## RECORD EXCERPTS
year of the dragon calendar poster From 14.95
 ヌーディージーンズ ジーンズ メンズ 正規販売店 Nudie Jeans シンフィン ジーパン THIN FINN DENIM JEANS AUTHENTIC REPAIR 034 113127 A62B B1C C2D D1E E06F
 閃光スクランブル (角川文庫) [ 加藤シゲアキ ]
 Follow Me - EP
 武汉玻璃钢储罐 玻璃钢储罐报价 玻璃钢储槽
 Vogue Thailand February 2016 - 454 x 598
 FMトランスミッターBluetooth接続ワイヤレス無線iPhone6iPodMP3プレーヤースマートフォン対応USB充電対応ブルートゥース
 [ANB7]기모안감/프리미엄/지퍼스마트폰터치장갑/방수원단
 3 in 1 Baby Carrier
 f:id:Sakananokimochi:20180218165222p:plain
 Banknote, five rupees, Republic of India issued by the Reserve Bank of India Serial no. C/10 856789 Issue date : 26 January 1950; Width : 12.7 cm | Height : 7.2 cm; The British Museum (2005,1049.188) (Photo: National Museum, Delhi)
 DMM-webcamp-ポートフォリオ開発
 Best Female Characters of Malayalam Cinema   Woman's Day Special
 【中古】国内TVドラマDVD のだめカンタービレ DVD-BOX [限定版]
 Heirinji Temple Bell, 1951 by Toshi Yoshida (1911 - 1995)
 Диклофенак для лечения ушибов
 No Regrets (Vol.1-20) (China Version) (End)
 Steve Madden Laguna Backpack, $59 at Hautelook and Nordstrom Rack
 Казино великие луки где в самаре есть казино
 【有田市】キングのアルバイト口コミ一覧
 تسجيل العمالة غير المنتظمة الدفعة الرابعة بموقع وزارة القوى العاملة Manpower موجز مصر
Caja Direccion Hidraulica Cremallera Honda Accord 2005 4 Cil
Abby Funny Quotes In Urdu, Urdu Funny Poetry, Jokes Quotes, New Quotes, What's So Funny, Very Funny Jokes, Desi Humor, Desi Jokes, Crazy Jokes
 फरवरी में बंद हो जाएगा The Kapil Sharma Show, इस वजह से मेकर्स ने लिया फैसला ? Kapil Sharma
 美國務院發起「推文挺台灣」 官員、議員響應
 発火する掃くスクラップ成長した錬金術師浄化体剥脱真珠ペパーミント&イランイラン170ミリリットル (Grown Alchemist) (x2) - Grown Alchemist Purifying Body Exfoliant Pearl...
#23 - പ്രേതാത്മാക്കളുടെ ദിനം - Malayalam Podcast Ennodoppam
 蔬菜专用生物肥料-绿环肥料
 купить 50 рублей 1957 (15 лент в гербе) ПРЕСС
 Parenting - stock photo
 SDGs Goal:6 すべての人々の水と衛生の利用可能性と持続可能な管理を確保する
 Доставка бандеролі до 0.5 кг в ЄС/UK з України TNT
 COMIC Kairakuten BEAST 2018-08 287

## EXERCISE DIRECTIONS
Would you print exactly and only the lines of the material above that run from the line with "[ANB7]기모안감/프리미엄/지퍼스마트폰터치장갑/방수원단" through the line with "Abby Funny Quotes", both included?

## EXERCISE RESULT
 [ANB7]기모안감/프리미엄/지퍼스마트폰터치장갑/방수원단
 3 in 1 Baby Carrier
 f:id:Sakananokimochi:20180218165222p:plain
 Banknote, five rupees, Republic of India issued by the Reserve Bank of India Serial no. C/10 856789 Issue date : 26 January 1950; Width : 12.7 cm | Height : 7.2 cm; The British Museum (2005,1049.188) (Photo: National Museum, Delhi)
 DMM-webcamp-ポートフォリオ開発
 Best Female Characters of Malayalam Cinema   Woman's Day Special
 【中古】国内TVドラマDVD のだめカンタービレ DVD-BOX [限定版]
 Heirinji Temple Bell, 1951 by Toshi Yoshida (1911 - 1995)
 Диклофенак для лечения ушибов
 No Regrets (Vol.1-20) (China Version) (End)
 Steve Madden Laguna Backpack, $59 at Hautelook and Nordstrom Rack
 Казино великие луки где в самаре есть казино
 【有田市】キングのアルバイト口コミ一覧
 تسجيل العمالة غير المنتظمة الدفعة الرابعة بموقع وزارة القوى العاملة Manpower موجز مصر
Caja Direccion Hidraulica Cremallera Honda Accord 2005 4 Cil
Abby Funny Quotes In Urdu, Urdu Funny Poetry, Jokes Quotes, New Quotes, What's So Funny, Very Funny Jokes, Desi Humor, Desi Jokes, Crazy Jokes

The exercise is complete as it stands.